Wien. Rund um den Posten des Justizministers wird momentan viel spekuliert. So wird etwa ein Tauschhandel kolportiert, laut dem das Justizressort an die SPÖ, das Verteidigungsministerium dafür an die ÖVP gehen könnte. Aber auch die Variante eines parteiunabhängigen Justizministers hält sich wieder einmal wacker. Die Idee ist nicht neu: Mit Nikolaus Michalek war zuletzt etwa von 1990 bis 2000 ein unabhängiger Minister im Palais Trautson am Werk. Dieter Böhmdorfer (2000–2004) hatte zwar kein Parteibuch, war aber klar der FPÖ zuzurechnen. Doch was spricht für, was gegen einen unabhängigen Justizminister?


Der größte Pluspunkt wäre die Unabhängigkeit, die ein parteifreier Minister verkörpern könnte. Gerade im sensiblen Justizbereich sollte man diese Außenwirkung nicht unterschätzen.

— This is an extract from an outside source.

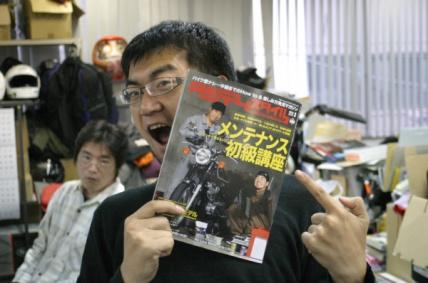 タンデムスタイル最新号、No.118が本日発売です!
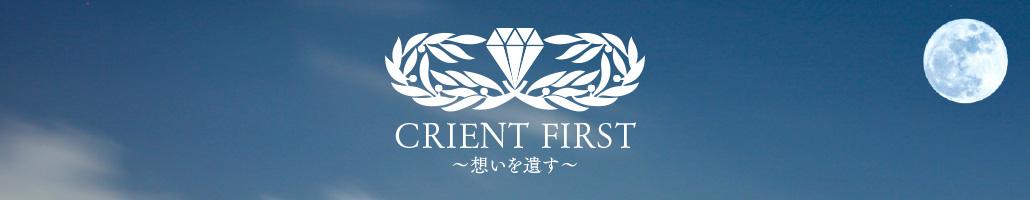 レンジャー五領田法律事務所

Insbesondere würde dann das Weisungsrecht des Justizministers für weniger Debatten sorgen. Der Minister ist quasi der ranghöchste Staatsanwalt und kann entscheiden, wann Anklage erhoben wird und wann nicht. Der Sinn dahinter ist jener, dass das Recht österreichweit möglichst einheitlich angewandt werden soll. Immer wieder keimt aber die Kritik auf, dass Justizminister politisch motivierte Weisungen geben würden und Staatsanwälte in vorauseilendem Gehorsam handeln. Um von dieser Mutmaßung loszukommen, setzte sich etwa SPÖ-Justizministerin Maria Berger (2007–2008) dafür ein, dass der Minister diese Weisungsbefugnis verliert.

Ein parteifreier Ressortführer kann zudem befreit von Parteivorgaben nach Lösungen suchen und diese in Gesetze gießen.

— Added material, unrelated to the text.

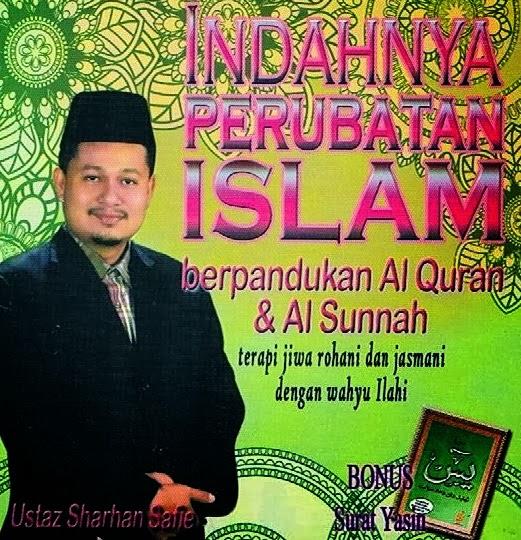 Rawat+Penyakit+Dengan+Surah-Surah+Al-Qur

Gerade beim letzten Punkt trügt aber der Schein: Denn ein Justizminister kann sich noch so tolle Gesetze ausdenken – umsetzen wird er sie ohne Parlamentsmehrheit nicht. Ohne Hausmacht in einer Partei hat es ein Justizminister oft schwer. Michalek galt in den 1990er-Jahren als guter, aber auch schwacher Minister.

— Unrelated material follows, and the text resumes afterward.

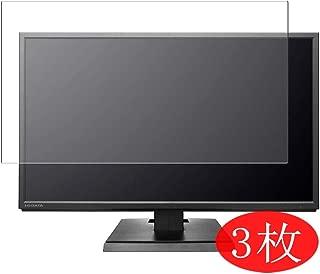 【3 Pack】 Synvy Screen Protector for IODATA LCD-AH241 / LCD-AH241EDB / LCD-AH241EDW / LCD-AH241XDB 23.8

Zudem muss man als Justizminister ein politischer Kopf sein. Rein objektiv Zivil- und Strafgesetze zu schreiben wird kaum funktionieren. Auch hier steckt hinter den meisten Gesetzen Ideologie. Und während man bei einem Parteifreien nicht weiß, wie er tickt, ist ein Angehöriger der Koalitionsparteien demokratisch eher legitimiert.

Zu guter Letzt darf man nicht vergessen, dass Richter ohnedies unabhängig sind und auch ein politisch besetzter Minister nie Urteile beeinflussen kann. Und Weisungen an die Staatsanwälte dürfen nicht im stillen Kämmerlein erfolgen, sondern müssen immer dokumentiert werden.